[Data records]
============

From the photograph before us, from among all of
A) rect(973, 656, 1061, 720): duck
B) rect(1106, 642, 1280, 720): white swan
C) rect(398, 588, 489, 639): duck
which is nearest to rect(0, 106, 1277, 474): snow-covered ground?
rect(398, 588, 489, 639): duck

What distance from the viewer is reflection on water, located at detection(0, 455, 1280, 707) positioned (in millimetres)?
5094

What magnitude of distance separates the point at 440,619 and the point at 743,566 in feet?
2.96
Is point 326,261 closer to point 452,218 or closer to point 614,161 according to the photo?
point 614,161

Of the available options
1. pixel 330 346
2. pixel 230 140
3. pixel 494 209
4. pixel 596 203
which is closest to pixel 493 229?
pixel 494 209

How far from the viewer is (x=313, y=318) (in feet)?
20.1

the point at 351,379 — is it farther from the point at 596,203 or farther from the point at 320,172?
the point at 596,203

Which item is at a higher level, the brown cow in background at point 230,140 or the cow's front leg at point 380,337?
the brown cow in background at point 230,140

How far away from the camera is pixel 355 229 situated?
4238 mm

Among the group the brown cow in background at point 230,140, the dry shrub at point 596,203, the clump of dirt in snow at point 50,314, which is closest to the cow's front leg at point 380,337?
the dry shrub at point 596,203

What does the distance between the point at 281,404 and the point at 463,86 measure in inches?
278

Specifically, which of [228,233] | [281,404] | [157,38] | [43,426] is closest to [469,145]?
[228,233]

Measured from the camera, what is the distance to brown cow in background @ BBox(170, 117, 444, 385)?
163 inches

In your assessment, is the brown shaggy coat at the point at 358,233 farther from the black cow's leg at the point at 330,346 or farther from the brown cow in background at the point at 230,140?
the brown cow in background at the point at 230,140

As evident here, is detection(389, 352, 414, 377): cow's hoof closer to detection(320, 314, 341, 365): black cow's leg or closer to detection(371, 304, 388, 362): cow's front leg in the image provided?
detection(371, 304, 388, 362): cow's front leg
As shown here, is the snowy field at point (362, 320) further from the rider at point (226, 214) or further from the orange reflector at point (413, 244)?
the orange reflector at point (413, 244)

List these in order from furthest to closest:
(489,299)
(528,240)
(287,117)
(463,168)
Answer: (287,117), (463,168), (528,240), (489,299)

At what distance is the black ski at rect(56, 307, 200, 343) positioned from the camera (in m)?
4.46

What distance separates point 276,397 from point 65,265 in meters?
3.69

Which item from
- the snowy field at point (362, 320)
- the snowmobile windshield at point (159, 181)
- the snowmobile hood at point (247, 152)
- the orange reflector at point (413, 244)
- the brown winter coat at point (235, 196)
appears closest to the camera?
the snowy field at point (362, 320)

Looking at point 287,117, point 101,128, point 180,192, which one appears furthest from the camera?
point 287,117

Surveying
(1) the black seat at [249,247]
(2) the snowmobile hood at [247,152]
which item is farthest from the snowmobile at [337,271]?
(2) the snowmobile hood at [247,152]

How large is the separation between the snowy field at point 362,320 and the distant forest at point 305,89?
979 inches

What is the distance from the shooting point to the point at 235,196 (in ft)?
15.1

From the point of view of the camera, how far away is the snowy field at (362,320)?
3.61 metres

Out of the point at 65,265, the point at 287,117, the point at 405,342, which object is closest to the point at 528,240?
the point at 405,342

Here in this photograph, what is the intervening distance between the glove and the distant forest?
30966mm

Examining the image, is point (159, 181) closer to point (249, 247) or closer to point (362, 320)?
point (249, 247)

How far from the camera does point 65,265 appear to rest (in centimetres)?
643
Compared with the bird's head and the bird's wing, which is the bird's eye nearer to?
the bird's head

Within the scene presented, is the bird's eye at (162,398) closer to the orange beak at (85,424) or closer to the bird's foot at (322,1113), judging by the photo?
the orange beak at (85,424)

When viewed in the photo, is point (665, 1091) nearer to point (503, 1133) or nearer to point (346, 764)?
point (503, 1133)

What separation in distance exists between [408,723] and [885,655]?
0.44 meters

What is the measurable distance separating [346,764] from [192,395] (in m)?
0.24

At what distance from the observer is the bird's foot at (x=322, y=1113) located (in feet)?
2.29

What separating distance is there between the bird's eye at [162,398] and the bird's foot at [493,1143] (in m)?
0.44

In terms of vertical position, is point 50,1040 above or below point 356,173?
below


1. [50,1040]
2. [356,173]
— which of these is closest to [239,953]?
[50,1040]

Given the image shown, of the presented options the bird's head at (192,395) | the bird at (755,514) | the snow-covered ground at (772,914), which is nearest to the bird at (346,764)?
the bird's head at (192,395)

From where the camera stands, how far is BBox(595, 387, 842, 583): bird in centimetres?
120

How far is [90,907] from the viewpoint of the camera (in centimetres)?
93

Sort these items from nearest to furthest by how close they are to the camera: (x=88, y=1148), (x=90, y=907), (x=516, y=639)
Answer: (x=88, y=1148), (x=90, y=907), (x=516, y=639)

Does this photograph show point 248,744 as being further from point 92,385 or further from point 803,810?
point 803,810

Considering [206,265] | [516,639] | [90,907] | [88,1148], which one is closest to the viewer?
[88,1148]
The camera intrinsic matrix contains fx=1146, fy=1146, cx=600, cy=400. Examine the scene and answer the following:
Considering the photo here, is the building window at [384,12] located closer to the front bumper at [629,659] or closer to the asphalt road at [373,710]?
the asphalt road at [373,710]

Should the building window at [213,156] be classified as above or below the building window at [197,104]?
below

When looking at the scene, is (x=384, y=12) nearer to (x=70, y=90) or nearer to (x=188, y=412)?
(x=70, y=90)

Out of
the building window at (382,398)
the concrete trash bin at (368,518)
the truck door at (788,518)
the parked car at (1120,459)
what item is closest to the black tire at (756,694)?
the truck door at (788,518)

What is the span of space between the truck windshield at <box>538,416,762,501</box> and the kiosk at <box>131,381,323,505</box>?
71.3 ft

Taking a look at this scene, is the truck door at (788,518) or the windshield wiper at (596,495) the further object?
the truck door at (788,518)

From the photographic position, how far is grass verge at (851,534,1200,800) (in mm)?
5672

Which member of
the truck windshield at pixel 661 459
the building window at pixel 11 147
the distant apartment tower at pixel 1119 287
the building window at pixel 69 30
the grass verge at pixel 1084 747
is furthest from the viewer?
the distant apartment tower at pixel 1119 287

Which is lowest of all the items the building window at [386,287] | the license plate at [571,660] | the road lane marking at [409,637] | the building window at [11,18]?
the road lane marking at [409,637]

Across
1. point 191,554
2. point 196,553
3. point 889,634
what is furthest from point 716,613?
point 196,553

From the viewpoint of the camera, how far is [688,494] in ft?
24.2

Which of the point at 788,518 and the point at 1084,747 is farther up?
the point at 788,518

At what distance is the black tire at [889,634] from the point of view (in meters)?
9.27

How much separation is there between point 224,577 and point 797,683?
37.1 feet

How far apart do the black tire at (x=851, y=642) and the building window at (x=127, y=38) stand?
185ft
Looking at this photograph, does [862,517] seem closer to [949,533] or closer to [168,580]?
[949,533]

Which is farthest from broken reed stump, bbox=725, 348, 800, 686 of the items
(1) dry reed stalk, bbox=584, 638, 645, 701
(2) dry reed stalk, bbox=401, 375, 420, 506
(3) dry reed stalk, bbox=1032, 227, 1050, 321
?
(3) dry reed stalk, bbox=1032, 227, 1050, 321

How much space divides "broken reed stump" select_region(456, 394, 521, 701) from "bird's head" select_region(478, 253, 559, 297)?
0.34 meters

============

[Task prompt]
Exactly reproduce all of the entries above.

[Written answer]
From the photograph before us, from among all of
A) rect(973, 656, 1061, 720): duck
B) rect(1106, 642, 1280, 720): white swan
C) rect(398, 588, 489, 639): duck
which is nearest to rect(0, 106, 1277, 474): snow-covered ground?
rect(398, 588, 489, 639): duck

What distance from the viewer is reflection on water, located at detection(0, 455, 1280, 707) positioned (in millimetres)?
5094

What magnitude of distance separates the point at 440,619 and the point at 743,566 in feet?
2.96
Is point 326,261 closer to point 452,218 or closer to point 614,161 according to the photo?
point 614,161

Of the available options
1. pixel 330 346
2. pixel 230 140
3. pixel 494 209
4. pixel 596 203
which is closest to pixel 493 229?
pixel 494 209

How far from the viewer is (x=313, y=318) (in feet)?
20.1

the point at 351,379 — is it farther from the point at 596,203 or farther from the point at 320,172?
the point at 596,203

Which item is at a higher level, the brown cow in background at point 230,140 or the cow's front leg at point 380,337?
the brown cow in background at point 230,140

How far away from the camera is pixel 355 229 situated?
4238 mm

Among the group the brown cow in background at point 230,140, the dry shrub at point 596,203, the clump of dirt in snow at point 50,314, which is closest to the cow's front leg at point 380,337?
the dry shrub at point 596,203

What does the distance between the point at 281,404 and the point at 463,86 measure in inches?
278

Specifically, which of [228,233] | [281,404] | [157,38] | [43,426] is closest to [469,145]?
[228,233]

Measured from the camera, what is the distance to brown cow in background @ BBox(170, 117, 444, 385)?
163 inches

In your assessment, is the brown shaggy coat at the point at 358,233 farther from the black cow's leg at the point at 330,346 or farther from the brown cow in background at the point at 230,140?
the brown cow in background at the point at 230,140

As evident here, is detection(389, 352, 414, 377): cow's hoof closer to detection(320, 314, 341, 365): black cow's leg or closer to detection(371, 304, 388, 362): cow's front leg in the image provided?
detection(371, 304, 388, 362): cow's front leg
As shown here, is the snowy field at point (362, 320) further from the rider at point (226, 214) or further from the orange reflector at point (413, 244)?
the orange reflector at point (413, 244)

List these in order from furthest to closest:
(489,299)
(528,240)
(287,117)
(463,168)
Answer: (287,117), (463,168), (528,240), (489,299)

At what distance is the black ski at rect(56, 307, 200, 343) positioned from the camera (in m)?
4.46

What distance separates point 276,397 from point 65,265 in meters?
3.69

Which item from
- the snowy field at point (362, 320)
- the snowmobile windshield at point (159, 181)
- the snowmobile hood at point (247, 152)
- the orange reflector at point (413, 244)
- the brown winter coat at point (235, 196)
appears closest to the camera?
the snowy field at point (362, 320)

Looking at point 287,117, point 101,128, point 180,192, which one appears furthest from the camera?
point 287,117

Surveying
(1) the black seat at [249,247]
(2) the snowmobile hood at [247,152]
which item is farthest from the snowmobile at [337,271]?
(2) the snowmobile hood at [247,152]

How large is the separation between the snowy field at point 362,320 and the distant forest at point 305,89?
979 inches

What is the distance from the shooting point to the point at 235,196 (in ft)?
15.1

From the point of view of the camera, how far away is the snowy field at (362,320)?
3.61 metres

Out of the point at 65,265, the point at 287,117, the point at 405,342, which object is closest to the point at 528,240?
the point at 405,342

Here in this photograph, what is the intervening distance between the glove and the distant forest?
30966mm

Examining the image, is point (159, 181) closer to point (249, 247) or closer to point (362, 320)?
point (249, 247)

How far from the camera does point 65,265 appear to rest (in centimetres)?
643
Compared with the bird's head and the bird's wing, which is the bird's eye nearer to?
the bird's head

Within the scene presented, is the bird's eye at (162,398) closer to the orange beak at (85,424) or closer to the bird's foot at (322,1113), judging by the photo?
the orange beak at (85,424)

When viewed in the photo, is point (665, 1091) nearer to point (503, 1133) or nearer to point (346, 764)?
point (503, 1133)

What separation in distance exists between [408,723] and [885,655]?
0.44 meters

What is the measurable distance separating [346,764] from [192,395] (in m)?
0.24

At what distance from the observer is the bird's foot at (x=322, y=1113) located (in feet)?
2.29

What separating distance is there between the bird's eye at [162,398] and the bird's foot at [493,1143] (in m)?
0.44

In terms of vertical position, is point 50,1040 above or below point 356,173?
below


1. [50,1040]
2. [356,173]
— which of these is closest to [239,953]?
[50,1040]

Given the image shown, of the presented options the bird's head at (192,395) | the bird at (755,514) | the snow-covered ground at (772,914), which is nearest to the bird at (346,764)?
the bird's head at (192,395)

From where the camera stands, how far is BBox(595, 387, 842, 583): bird in centimetres?
120

How far is [90,907] from the viewpoint of the camera (in centimetres)?
93

Sort these items from nearest to furthest by how close they are to the camera: (x=88, y=1148), (x=90, y=907), (x=516, y=639)
Answer: (x=88, y=1148), (x=90, y=907), (x=516, y=639)

Does this photograph show point 248,744 as being further from point 92,385 or further from point 803,810?
point 803,810

Considering [206,265] | [516,639] | [90,907] | [88,1148], which one is closest to the viewer?
[88,1148]
The camera intrinsic matrix contains fx=1146, fy=1146, cx=600, cy=400. Examine the scene and answer the following:
Considering the photo here, is the building window at [384,12] located closer to the front bumper at [629,659] or closer to the asphalt road at [373,710]?
the asphalt road at [373,710]

Should the building window at [213,156] be classified as above or below the building window at [197,104]?
below

When looking at the scene, is (x=384, y=12) nearer to (x=70, y=90) or nearer to (x=188, y=412)?
(x=70, y=90)

Out of
the building window at (382,398)
the concrete trash bin at (368,518)
the truck door at (788,518)
the parked car at (1120,459)
what item is closest to the black tire at (756,694)?
the truck door at (788,518)

What is the span of space between the truck windshield at <box>538,416,762,501</box> and the kiosk at <box>131,381,323,505</box>?
71.3 ft

Taking a look at this scene, is the truck door at (788,518) or the windshield wiper at (596,495) the further object?
the truck door at (788,518)

From the photographic position, how far is grass verge at (851,534,1200,800) (in mm)?
5672

Which member of
the truck windshield at pixel 661 459
the building window at pixel 11 147
the distant apartment tower at pixel 1119 287
the building window at pixel 69 30
the grass verge at pixel 1084 747
is furthest from the viewer?
the distant apartment tower at pixel 1119 287

Which is lowest of all the items the building window at [386,287] | the license plate at [571,660] | the road lane marking at [409,637] | the building window at [11,18]?
the road lane marking at [409,637]

Across
1. point 191,554
2. point 196,553
3. point 889,634
what is furthest from point 716,613?
point 196,553

From the viewpoint of the camera, how far is [688,494] in ft?
24.2

Which of the point at 788,518 and the point at 1084,747 is farther up?
the point at 788,518

At what distance is the black tire at [889,634] from the point of view (in meters)?
9.27

How much separation is there between point 224,577 and point 797,683?
37.1 feet

How far apart do the black tire at (x=851, y=642) and the building window at (x=127, y=38) stand?
185ft
Looking at this photograph, does [862,517] seem closer to [949,533] or closer to [168,580]?
[949,533]

Which is farthest from broken reed stump, bbox=725, 348, 800, 686 of the items
(1) dry reed stalk, bbox=584, 638, 645, 701
(2) dry reed stalk, bbox=401, 375, 420, 506
(3) dry reed stalk, bbox=1032, 227, 1050, 321
?
(3) dry reed stalk, bbox=1032, 227, 1050, 321

How much space divides "broken reed stump" select_region(456, 394, 521, 701) from "bird's head" select_region(478, 253, 559, 297)?
0.34 meters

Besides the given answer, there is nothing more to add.